Bledsoe's article, by the way, is excellent. Thank you for including the link to it.

Rogue Medic said...

Walt Trachim,

Dr. Bledsoe's site is an excellent resource. He has many articles available for free there. It is on my sidebar, which is kind of broken up into resource sites and blog sites, but is becoming disorganized depending on what mood I am in, when I add a link.

Because I work in multiple jurisdictions in two different states I see huge differences in the way that protocols are written and implemented.

I have had jobs in 5 different regions, with 5 different sets of protocols, at the same time. Did I know all of the protocols. No. I did what was best for the patient. I knew enough to realize that in 2 of the regions, I had to call for just about anything that might be good for the patient, so I would call first. The main difference in the protocols was when you need to make the Mother may I call. It isn't as if the doctors answering the phone are generally familiar with the protocols, especially when they regularly receive patients from different regions.

I think that kind of experience is one of the things that helps to make it clear that there are huge variations in the protocols from service to service, county to county, region to region, state to state. Most of these variations are not due to differences between patient populations, but quality of medical oversight. I believe that the medical directors are the number one variable in the differences among protocols.

Patient care varies more on the whim of doctors than anything else.

Something needs to be done to make medical directors aware of the research that is relevant.

Something needs to be done to make it possible for all services to afford excellent medical direction.

Something needs to be done to recognize the value of competent medical direction.

There is no reason for EMS to expect medical directors to donate their time. Competent medical direction requires too much involvement by the medical director. Expecting free medical direction to be anything other than dangerous to the patients is delusional.

There may be some free medical directors, who are good, but when you nickel and dime your system to death, you nickel and dime patients to death, too.

The most expensive things you ever receive will be the ones you get for free.

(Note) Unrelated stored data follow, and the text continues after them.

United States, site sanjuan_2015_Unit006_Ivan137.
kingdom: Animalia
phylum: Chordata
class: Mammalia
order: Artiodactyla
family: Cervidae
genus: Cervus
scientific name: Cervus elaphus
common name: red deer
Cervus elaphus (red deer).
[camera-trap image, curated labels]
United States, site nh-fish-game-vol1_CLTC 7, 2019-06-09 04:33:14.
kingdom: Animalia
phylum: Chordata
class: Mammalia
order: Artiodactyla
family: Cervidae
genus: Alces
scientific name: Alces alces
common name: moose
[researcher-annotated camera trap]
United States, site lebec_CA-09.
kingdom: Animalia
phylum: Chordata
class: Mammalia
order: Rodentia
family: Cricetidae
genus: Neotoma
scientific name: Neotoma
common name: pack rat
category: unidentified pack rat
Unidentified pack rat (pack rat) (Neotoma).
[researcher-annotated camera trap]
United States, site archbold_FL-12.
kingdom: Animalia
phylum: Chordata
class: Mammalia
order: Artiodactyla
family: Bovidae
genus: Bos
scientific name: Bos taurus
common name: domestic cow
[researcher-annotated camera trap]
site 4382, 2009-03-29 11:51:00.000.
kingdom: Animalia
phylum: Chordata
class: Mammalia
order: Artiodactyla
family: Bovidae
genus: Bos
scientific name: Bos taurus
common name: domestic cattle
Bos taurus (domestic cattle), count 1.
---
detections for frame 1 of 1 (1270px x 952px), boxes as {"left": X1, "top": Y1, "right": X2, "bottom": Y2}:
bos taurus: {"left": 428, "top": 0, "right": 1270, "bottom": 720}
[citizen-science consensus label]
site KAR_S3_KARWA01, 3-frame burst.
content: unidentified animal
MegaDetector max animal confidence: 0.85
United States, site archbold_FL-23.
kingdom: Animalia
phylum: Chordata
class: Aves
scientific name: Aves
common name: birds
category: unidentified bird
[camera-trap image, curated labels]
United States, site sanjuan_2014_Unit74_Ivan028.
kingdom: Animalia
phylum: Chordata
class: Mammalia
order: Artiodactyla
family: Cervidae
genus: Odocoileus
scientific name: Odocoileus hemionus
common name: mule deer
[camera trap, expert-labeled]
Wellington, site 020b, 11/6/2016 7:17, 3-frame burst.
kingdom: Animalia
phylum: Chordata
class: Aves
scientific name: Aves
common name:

People become all sorts of stupid, when they see the word FREE.

Shaggy said...

So, RM, what is your point you are trying to convey re protocols? Sure the old mother-may-Is are not beneficial to most, but they are a thing of the past, for the most part.
Our medical direction gives us a lot of leeway. We all know that sometimes one must deviate from protocols because of obvious reasons. I admit, our state protocols express that in that event, we are to call first. What experienced medics do that? I don't. I document as such and am still relatively left alone or at the most, or at least asked if I knew there was no protocol for what I did. If the treatment was within the best interest of the patient, and was appropriate, it ends there. Some can argue for or against this. Whatever.
But until we can change the educational standards and raise the bar of what we expect of our providers, we must continue to have protocols that protect the patient.
As a caveat, I WILL say, I have seen protocols that were appropriately followed that were not appropriate for the patient, but the protocols were followed because...the providers had to follow the protocol ie. giving NTG and lasix to normotensive patients with basilar rales just because the patient has a history of CHF and mild chronic dyspnea, NTG to chest pain patients despite EKG findings of right sided MI, or the infamous atropine to the bradycardic MI patient with chest pain-"symptomatic bradycardia", yada yada yada. A problem where the medic looks for the most appropriate protocol and follows it to a "t" or the lack of clinical thinking skills, or both.